• **Aufgaben**:
a – Prüfen Sie, ob die folgenden Aussagen mit dem Text über Esra übereinstimmen, und belegen Sie jede Antwort mit den entscheidenden Worten des Textes. (i) Esra hat das Gold und die Geschenke im Tempel Gottes übergeben. (ii) Der Tempel wurde unter König Kyros fertiggestellt. (iii) Laut Gliederung werden in Kapitel 10 die ausländischen Frauen samt den Kindern weggeschickt.
b – Schreiben Sie bitte aus dem Text über Esra den Abschnitt von „Nahtloser Übergang von“ bis „den Kindern weggeschickt.“ wortgetreu ab.

• **Lesetext**:
Nahtloser Übergang von Kapitel 8 zu Kapitel 9. Esra hat alles Gold und alle Geschenke ordnungsgemäß in Gottes Tempel übergeben. Da erfährt er die schrecklichen Neuigkeiten von den Obersten des Volkes.

Kurze Gliederung

a.. K. 9, 1f: Viele Juden, darunter auch Priester und Leviten, lebten in Mischehen

b.. K. 9, 3-15: Esra fastet und betet eine langes Bußgebet

c.. K.10 Eine Volksversammlung ist die Gebetserhörung. Die ausländischen Frauen werden samt den Kindern weggeschickt.

2. Exegetische Bemerkungen

2.1. Kapitel 9, 1-4: die Kunde von den Mischehen

Erinnern wir uns noch an die Fertigstellung des Tempels im Jahre 515 v.Chr. unter König Darius 1. In Kap 6,21 Dort erleben wir, dass die ausdrücklich erwähnten Juden, die aus der Gefangenschaft aus Babel zurückgekehrt waren, das Passah miteinander hielten. Es schlossen sich nun die Juden an, die von der Wegführung nicht betroffen waren. Sie sind im Land Israel geblieben und haben sich vermischt mit den heidnischen Völkern der umliegenden Gebiete. Doch eine Gemeinde, die so klar und freudig ihr Leben in den Dienst Gottes stellt, wirkt offenbar anziehend für die Zurückgebliebenen. Auch sie erinnern sich wieder ihrer göttlichen Bestimmung und schließen sich diesem Passah an.

• **Liste der Einträge**:
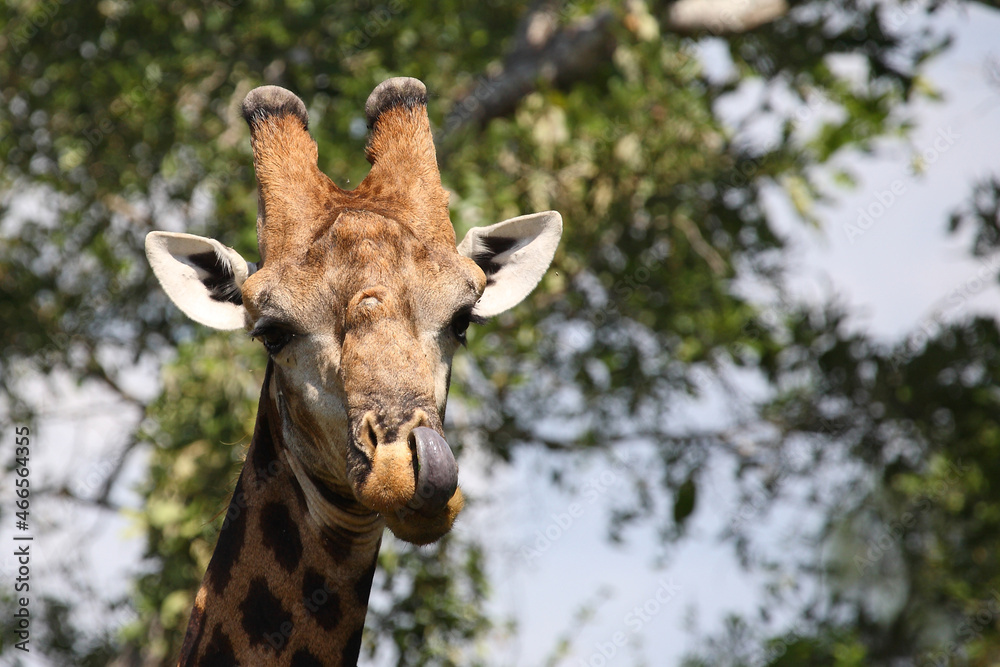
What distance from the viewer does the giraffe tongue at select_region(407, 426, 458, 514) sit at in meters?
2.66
--
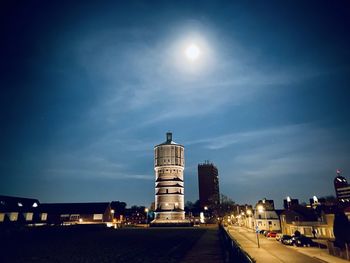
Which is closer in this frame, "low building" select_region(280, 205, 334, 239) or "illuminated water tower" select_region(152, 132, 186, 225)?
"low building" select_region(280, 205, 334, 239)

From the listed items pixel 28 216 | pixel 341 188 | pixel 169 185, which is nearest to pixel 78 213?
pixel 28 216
...
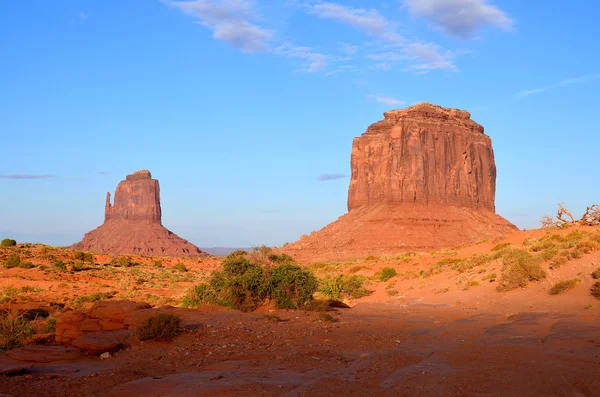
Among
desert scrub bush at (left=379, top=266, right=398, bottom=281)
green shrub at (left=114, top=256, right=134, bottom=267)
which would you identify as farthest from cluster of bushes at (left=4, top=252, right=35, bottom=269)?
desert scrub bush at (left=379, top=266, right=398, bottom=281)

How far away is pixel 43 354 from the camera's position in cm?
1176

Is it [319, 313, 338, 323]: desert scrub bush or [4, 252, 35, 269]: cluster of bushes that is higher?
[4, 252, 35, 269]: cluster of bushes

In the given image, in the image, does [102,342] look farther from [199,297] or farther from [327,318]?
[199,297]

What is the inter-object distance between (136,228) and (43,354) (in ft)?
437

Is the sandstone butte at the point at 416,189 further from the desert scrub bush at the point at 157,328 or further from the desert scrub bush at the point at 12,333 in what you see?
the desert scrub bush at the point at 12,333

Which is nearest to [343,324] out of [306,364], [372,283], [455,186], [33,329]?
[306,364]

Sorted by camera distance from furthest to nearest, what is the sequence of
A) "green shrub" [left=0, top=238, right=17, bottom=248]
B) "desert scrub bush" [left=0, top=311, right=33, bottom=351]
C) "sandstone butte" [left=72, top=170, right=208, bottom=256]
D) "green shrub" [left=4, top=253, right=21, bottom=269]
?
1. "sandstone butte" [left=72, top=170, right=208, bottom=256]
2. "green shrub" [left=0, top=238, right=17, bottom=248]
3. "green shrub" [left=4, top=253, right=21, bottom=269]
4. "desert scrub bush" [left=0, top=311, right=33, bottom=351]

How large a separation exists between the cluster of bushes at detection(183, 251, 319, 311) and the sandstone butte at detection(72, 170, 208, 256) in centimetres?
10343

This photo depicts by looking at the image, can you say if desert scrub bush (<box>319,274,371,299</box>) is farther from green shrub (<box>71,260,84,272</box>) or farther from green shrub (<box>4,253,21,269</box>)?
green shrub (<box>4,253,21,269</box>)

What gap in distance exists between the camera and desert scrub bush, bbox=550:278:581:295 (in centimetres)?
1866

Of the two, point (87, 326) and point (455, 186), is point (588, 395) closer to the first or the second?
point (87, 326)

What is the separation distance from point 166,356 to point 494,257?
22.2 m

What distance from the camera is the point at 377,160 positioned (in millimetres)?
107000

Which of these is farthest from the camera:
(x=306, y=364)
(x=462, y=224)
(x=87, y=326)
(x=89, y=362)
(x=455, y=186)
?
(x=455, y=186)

• **Lösungen**:
a –
(i) Ja – „Esra hat alles Gold und alle Geschenke ordnungsgemäß in Gottes Tempel übergeben.“
(ii) Nein – „die Fertigstellung des Tempels im Jahre 515 v.Chr. unter König Darius“
(iii) Ja – „Die ausländischen Frauen werden samt den Kindern weggeschickt.“

b –
Nahtloser Übergang von Kapitel 8 zu Kapitel 9. Esra hat alles Gold und alle Geschenke ordnungsgemäß in Gottes Tempel übergeben. Da erfährt er die schrecklichen Neuigkeiten von den Obersten des Volkes.

Kurze Gliederung

a.. K. 9, 1f: Viele Juden, darunter auch Priester und Leviten, lebten in Mischehen

b.. K. 9, 3-15: Esra fastet und betet eine langes Bußgebet

c.. K.10 Eine Volksversammlung ist die Gebetserhörung. Die ausländischen Frauen werden samt den Kindern weggeschickt.